Sunday, January 31, 2010

The ethics of reporting in Haiti

To me, one of the most dynamic, engaging discussions in journalism revolves around ethics. Unfortunately, I don't think these discussions happen as often as they should. But with all the coverage coming from Haiti recently, I was glad to see a few articles tackle these issues.

In journalism ethics, there is a wide spectrum of beliefs that range from the very traditional views (Journalists should never be part of the story, ever, in any way, at all. Ever.) to newer, more "liberal" views (Journalists can be part of the story and still cover it with no problem whatsoever.) Then there are those views that fall somewhere in the middle (Journalists are humans first, journalists second. Give them a break!). I tend to fall in the middle, with a bit of a traditional slant. I feel the onset of citizen journalism and rising political/social involvement has begun to warp journalists' ethical framework. And it doesn't help that these discussions hardly ever occur.

So when I read Poynter's Jan. 22 article SPJ tells journalists in Haiti not to become part of the story, my interest was immediately sparked. The article address the Society of Professional Journalists' recent declaration in which the "SPJ cautions journalists to avoid making themselves part of the stories they are reporting." But what does that really mean? SPJ President Kevin Smith mentioned "advocacy, self promotion, offering favors for news and interviews, injecting oneself into the story or creating news events for coverage" as examples of failing to provide independent, objective newsgathering. Essentially, the group wants to remind journalists to "avoid blurring the lines between being a participant and being an objective observer."
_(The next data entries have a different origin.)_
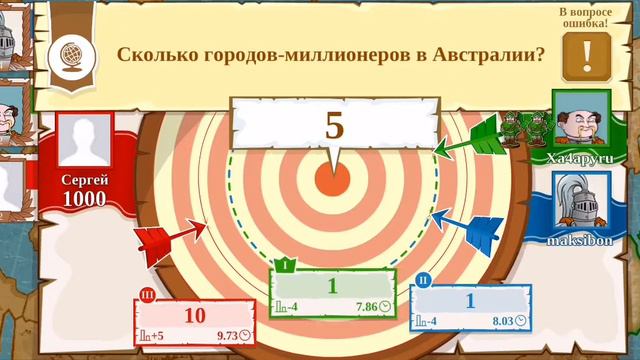 Игра где я нублю #1 Triviador Russia смотреть онлайн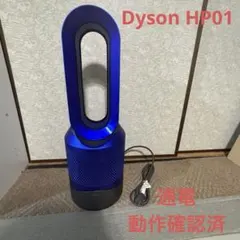 2025年最新】ダイソン 扇風機 青の人気アイテム - メルカリ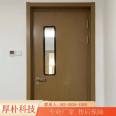 Wood transfer printing door, wood transfer printing manufacturer, medical door, medical door manufacturer, hospital door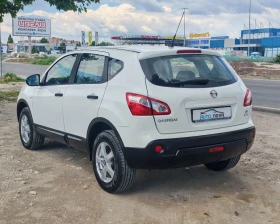 Nissan Qashqai 1.5 110  �.�. �����! 134 000 ��!  | Mobile.bg � ����� ������ 7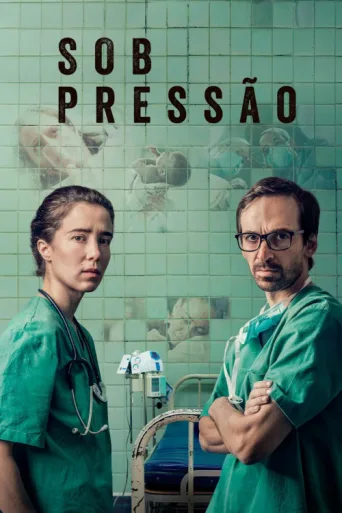 ملصق Sob Pressão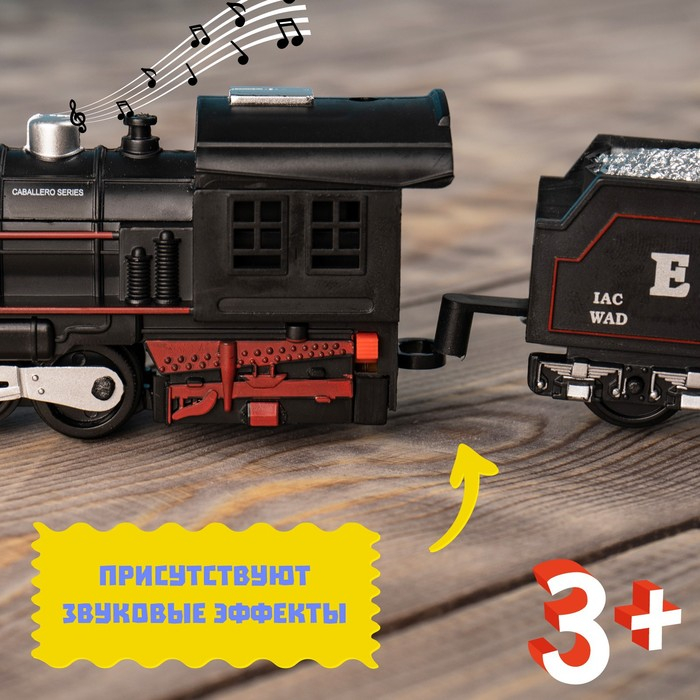 Железная дорога &laquo;Грузовой состав&raquo;, свет и звук, работает от батареек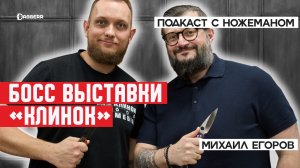 МИХАИЛ ЕГОРОВ — ножеман и главный по «Клинку» │ Подкаст с ножеманом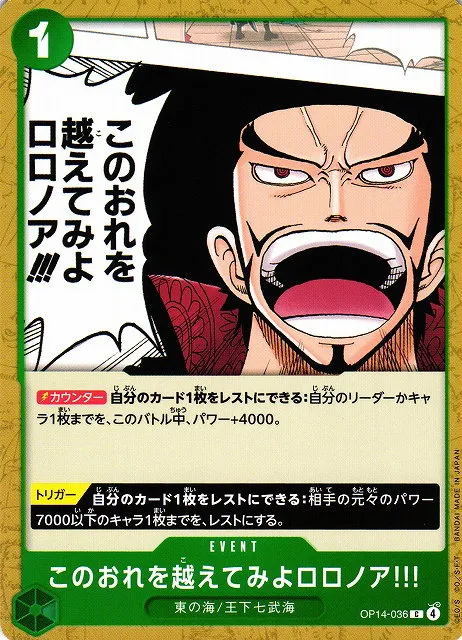 Strive to Surpass me, Roronoa Zoro!!!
One of my big projects during my undergrad examined this very issue, specifically citing the reporting on Hurricane Katrina at the height of the devastation. One particular issue involved reporters who were assisting in rescue efforts, inviting refugees onboard their boats, handing out water bottles and lending cell phones. To many, these seem like the most basic acts a person can do for another, but as journalists, is that going too far? Does this "blur the line between being a participant and being an objective observer"?

The same goes for the situation in Haiti. If a reporter is assisting in aid efforts and becoming so emotionally invested, will it affect his/her ability to report the news?

I'm not going to pretend to know the answer. This situation is a very, very sticky one, and I can never know what it would be like to cover such devastation and tragedy. I can only imagine what these brave journalists are going through. My guess is many of them will never be the same when they come back. But I do think there is merit in what the SPJ is saying. It can't be easy, but I think our jobs as journalists are not easy — they are challenging and messy and extremely trying. And it has to be essential for those journalists to do their best to provide that objective account that only they can offer.

The SPJ certainly received some harsh criticism in reaction to these statements, but I applaud them for putting out that unpopular view. At a time when no one is thinking about the ethics of reporting in Haiti, and understandably so, it's of the utmost important to remind these professionals to keep it in mind.